What I’ve learned is that the things we have been trying to do around diversity, inclusion and sexual harassment have been insufficient. We need new approaches. Which is why I’m very excited about the Impact Lab, Time’s Up research and policy arm. It will allow us to study what has been done that worked and what has not as we develop new tools and practices. We need to establish that these are priorities for companies, not just something that HR departments are thinking about, but also a focus for CEOs and C-suite executives.

Why is this something that CEOs and C-suite executives need to focus on?

We know that in a knowledge economy we need the best and brightest, and that requires as diverse a talent pool as possible. You don’t only need to attract and hire them, you need to keep them. We also know that the failure to have diverse workplaces is not just a pipeline issue. Take my industry—women have been graduating law school at a rate of 50-50 to men for over a decade. But there are reasons why workplaces are not diverse. There are everyday microaggresions that make women feel they don’t belong and are not safe or respected. This can include things like not listening to them in meetings to giving them the smallest office. It is just as important to invest in the workforce as it is in the best technology. What we can do at Time’s Up is provide these companies with the best tools and practices to do this.

A number of women of color do not believe that the Me Too Movement is for them—many of these women also feel they have no protection from harassment in the workplace. What is Time’s Up message for these women?

We are very focused on those issues, because we know that women of color experience workplace inequities in much more egregious ways than White women. Black women file sexual harassment grievances with the EEOC at three times the rate of White women. The pay gap for women compared to men is 82 cents on the dollar, but for Latinas it is 54 cents, 62 cents for African Americans and 58 cents for Native American women. Women overall lose half a million in wages over the course of their career, but African American women will lose a million. These are critical issues for women of color. It requires that Time’s Up continues to make sure we are lifting up the unique ways women of color are victimized or not included in the workplace.

What about women who are not working in corporate America? How does Time’s Up approach change when helping women who are not in Hollywood or a C-suite position?

From the beginning of Time’s Up, the women in Hollywood who started it were not just thinking about their own industry. They were very concerned with the question of how do we create a movement that includes [lower-income earning] workers, farmworkers, hotel workers? We created Time’s Up Legal Defense Fund to have a vehicle to help these women. Because many of them are paid so little, their lawsuits may not result in a large payout—which can make it very difficult for them to find a lawyer to take the case. So we wanted to give women access to legal assistance.
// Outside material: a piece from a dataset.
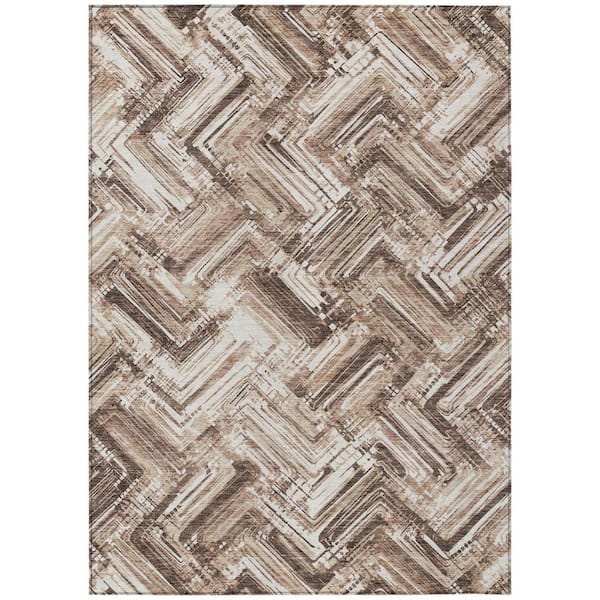 Brown, Taupe, Tan 10 ft. x 14 ft. Woven Geometric Polyester Rectangle Indoor/Outdoor Area Rug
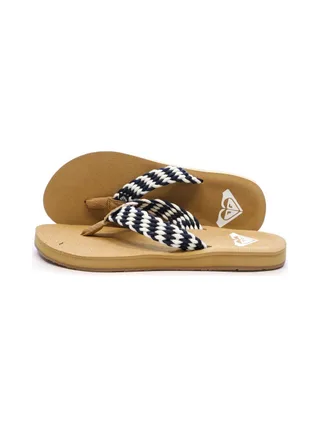 Tongs Beiges/Marines Femme Roxy Porto 1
Since the Defense Fund’s creation, two-thirds of the [3,600] people who have been served were lower income. It is necessary to make sure they have access to representation.
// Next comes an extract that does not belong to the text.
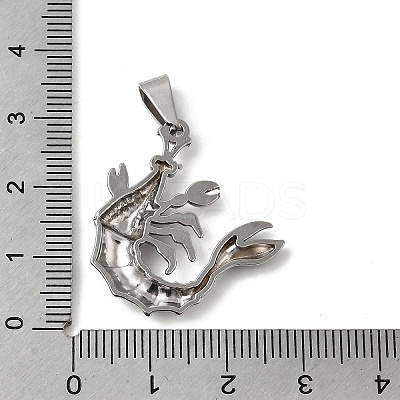 304 Stainless Steel Pendants STAS-B167-12B-P-1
We also need to change companies. For example, that could mean putting in safety devices for hotel workers working late at night. And we have to address contract workers—for example, California and New York state are now working to make sure people in the gig economy are included. Women up and across the wage scale must have the protections they need.

While you’ve been associated with Time’s Up since it began, what are you most excited about in this new position?
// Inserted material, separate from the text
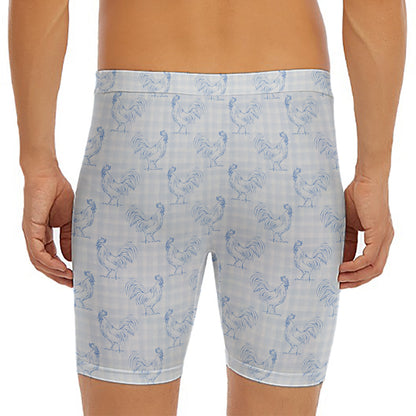 Rooster Plaid Pattern Print Men's Long Boxer Briefs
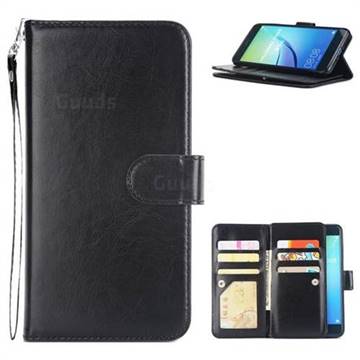 9 Card Photo Frame Smooth PU Leather Wallet Phone Case for Huawei P10 Lite P10Lite - Black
There is an incredible groundswell happening right now. In a number of industries—like health care, Hollywood and the media—women came together and organically demanded that they have a voice. I am excited in this new position about deepening the work they have done and widening it.

I’m also excited because I believe that 10 years from now we will see workplaces that are more respectful of everyone. And it will be the companies that get it right that will be the companies that are successful ten years from now.

This interview has been edited and condensed for clarity.